A few years ago, I was working on a project for the organization I worked for. Annually, we created staff manuals for our team of about 500 people. These manuals were hundreds of pages – all of which needed to be updated, edited, formatted, and printed. It was not the most fun project that I got to work on, but it was something that had to be done.
I lead a team that worked hard on revamping the manual. We worked with college students and the 3-inch binder we were giving them made them break out in hives and we lost their attention… well maybe it was not that bad, but pretty close. We decided to change the way they were printed in hopes to get a product that was easier to use for our staff throughout the summer.
I reached out to a printing vendor that our organization used fairly often, hoping he could come through for me with a very quick turn around. See, the process to get the information in the manual updated, edited, and formatted took way longer than expected so we were up against a quick deadline to get the manuals printed.

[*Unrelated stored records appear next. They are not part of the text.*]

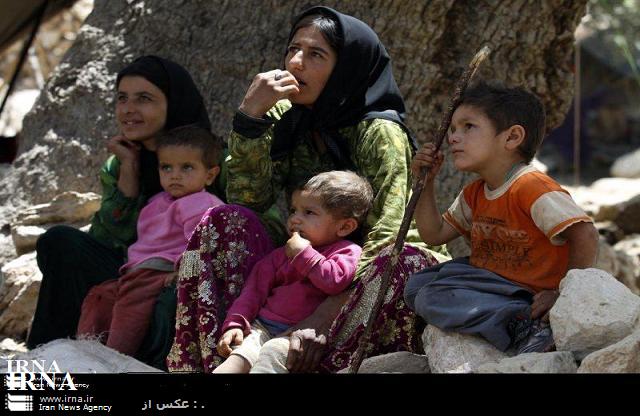22 درصد زنان سرپرست خانوار کمیته امداد را زنان مطلقه تشکیل می‌دهند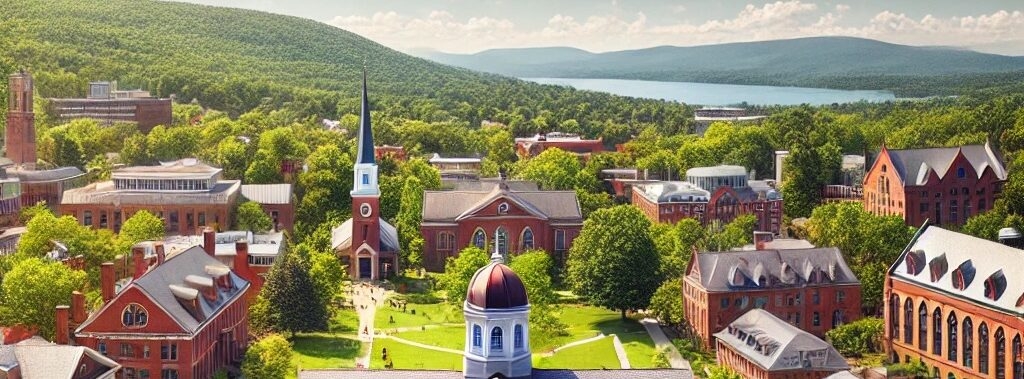 UniversityofVermont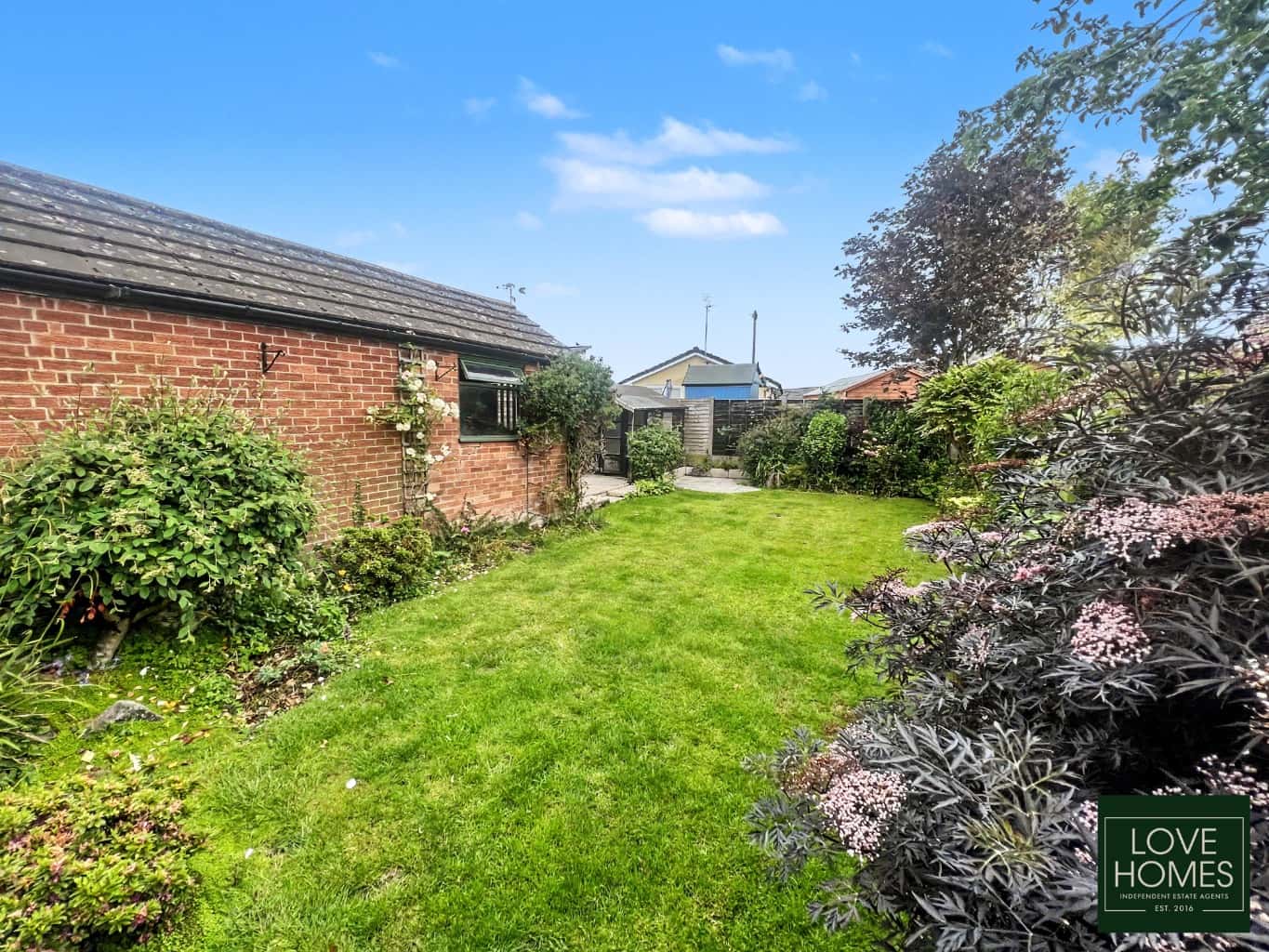 Spacious Extended 3 Bed Semi Detached Home in Preesall. Property image 8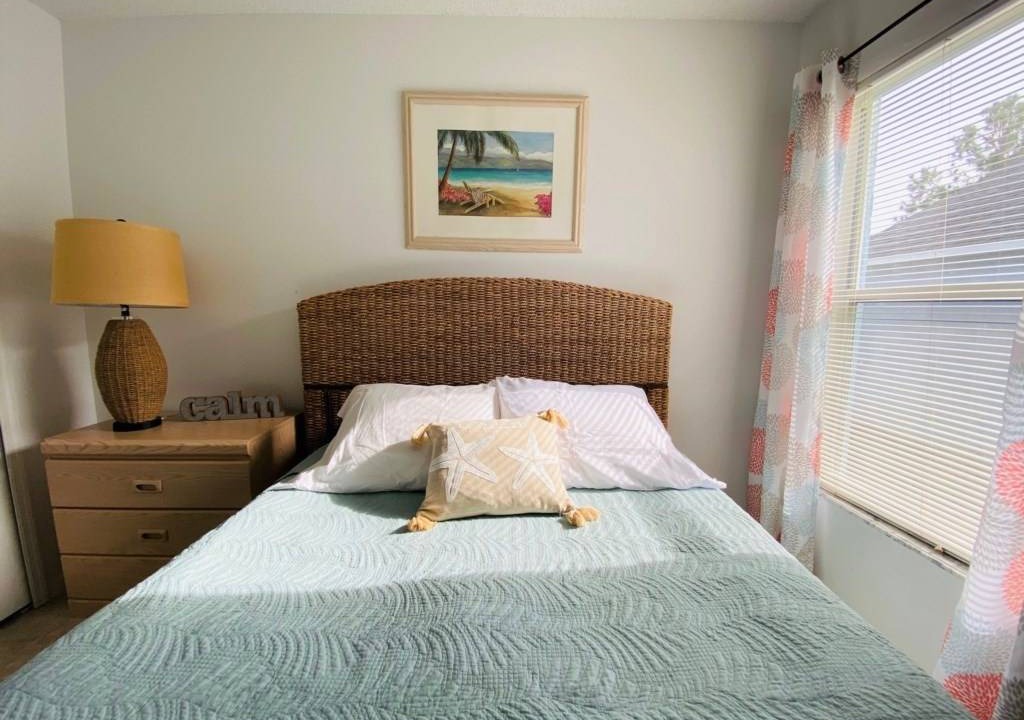 Photo of Bedroom in Haines City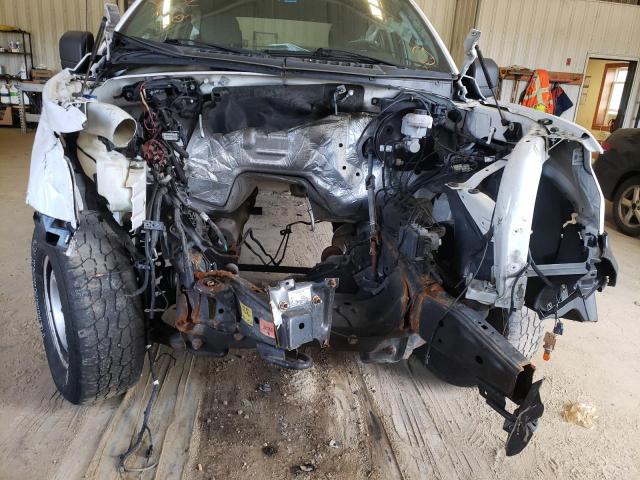 Photo 9 from auction – 2015 FORD F150 with VIN 1FTEX1E85FKD72114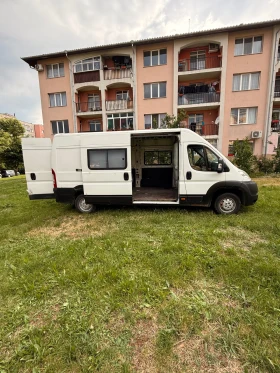 Peugeot Boxer | Mobile.bg    9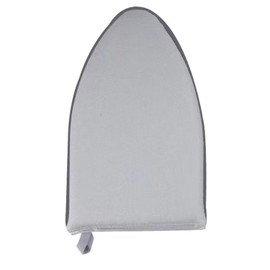 Garment Steamer Ironing Gloves, Anti Steam Handheld Ironing Pad, Heat Resistant Garment Steamer Mitt, Durable Protective Ironing Glove for Garment Steamer (Style G)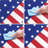 Gianlorenzo Patriotic Dining Linens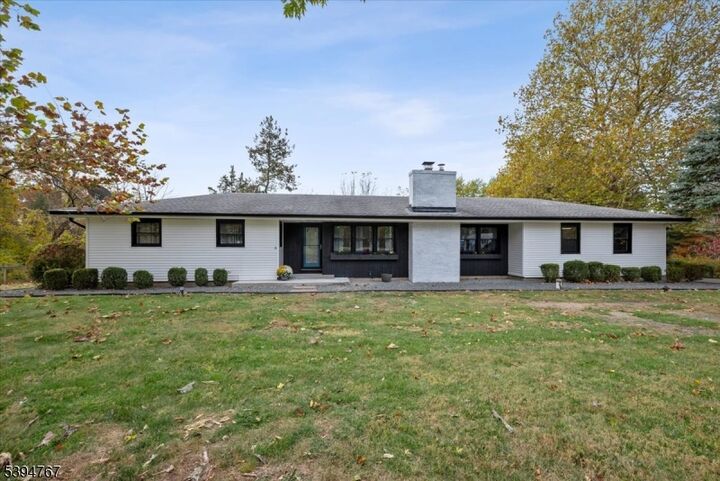 634 County Road 579  Alexandria Twp. NJ 08867 photo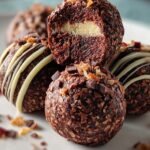 Brownie Truffles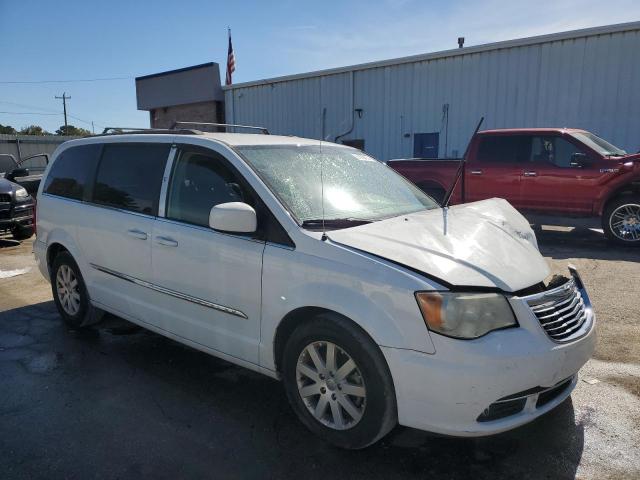 Auction sale of the 2014 Chrysler Town & Country, vin: 2C4RC1BG1ER363712, lot number: 89469495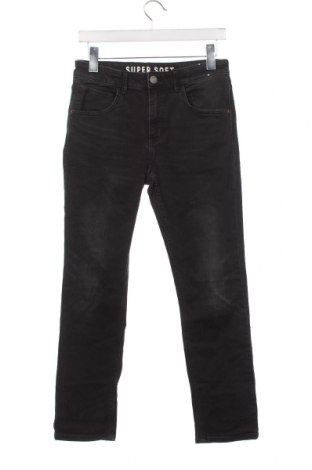 Detské džínsy  H&M, Veľkosť 13-14y/ 164-168 cm, Farba Sivá, Cena  7,40 €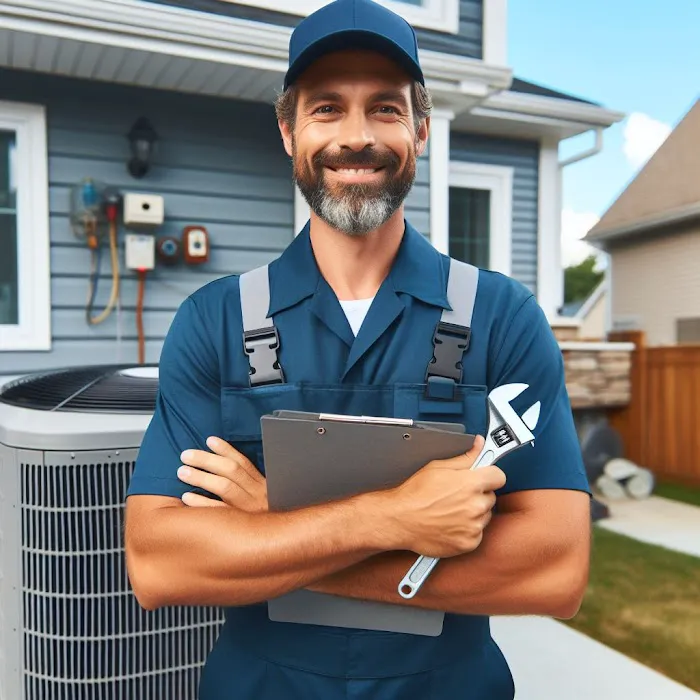 Dreamer Heating & Air Conditioning Picture 10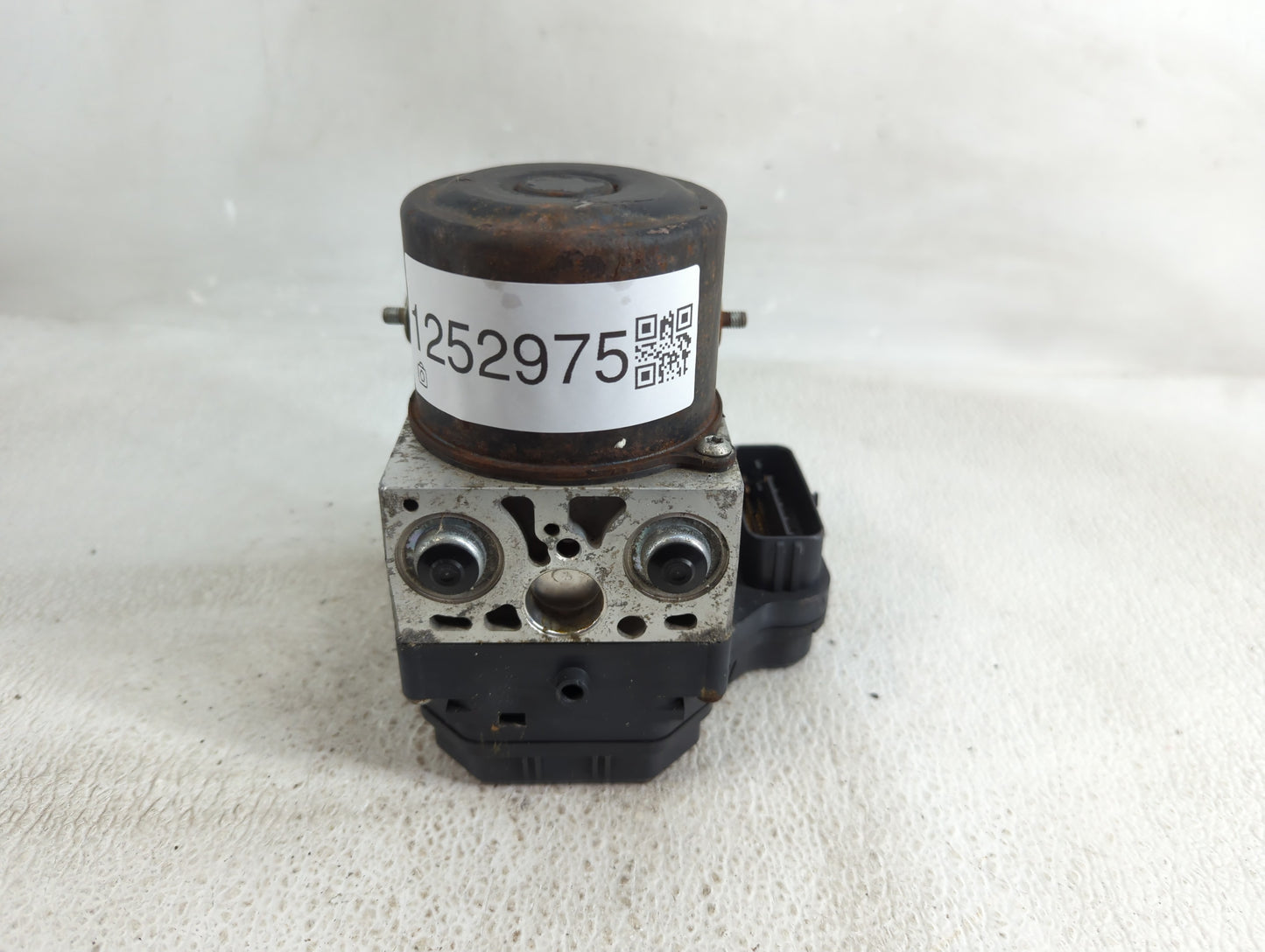 2006-2008 Toyota Rav4 ABS Pump Control Module Replacement P/N:44540-42080 Fits Fits 2006 2007 2008 OEM Used Auto Parts - Oem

I spent many hours getting the data to the printer and I spent a lot of time communicating how quickly we needed the product. Not only did we need it printed quickly, but we also needed it shipped overnight to Orlando, FL for an event we were hosting
I knew it was a recipe for disaster, and it was all on my shoulders
We got the product in Orlando just in the nick of time. But when we got the product, there were countless things wrong with it that did not match the intentions of the project. I was mad and I was frustrated. I had just spent thousands of dollars to get this done quickly and shipped quickly to get a sub-par product.
I thought – how could the printer do this? How could he give us a product this far off of spec? Why would he deliver such a product when you could tell it was poor quality?
I instantly assumed that he was being sloppy, that he was being careless, and that maybe he didn’t care. I was mad at him.
When I reached out to him to express my frustration – what I realized is that he had actually had the best intentions at heart. As I communicated to him about the project, he heard that speed was my number one priority. He heard me communicate over and over that getting the product on the right date was the most important thing for me. He was doing what he thought was best to fulfill my request. In fact, he was at Kinko’s until early in the morning working to get the project done for me.
What I learned that day is that I need to assume the best of people. Yes, we had some issues that we had to work through – I needed to communicate the scope of the project better, he needed to be clearer on what he could deliver in the time frame –
However, had I taken the approach to assume the best of him, I would have seen that he was doing what he could to make it meet my priorities. If I would have assumed the best of him, maybe I would not have been frustrated at him, and I would have been able to take the time to see all the things I had done wrong in the process. If I had assumed the best of him, I would have helped my relationship with that vendor in the long run.
We have a responsibility to assume the best of people; however it seems like our tendency is to assume the worst. We assume that people are out to get us, that they are lazy, or that they don’t care. When we choose to assume the best, we can get to the real heart of issues because we are not quick to judge the motives that we cannot see.
When we assume the best of others, we build relationships, we build trust, and we work together better to accomplish our goals.
Let’s be mindful to assume the best of those we work with, those we lead, and those we are in relationship with day in and day out!
Question: When have you not assumed the best of someone? How could it have been different?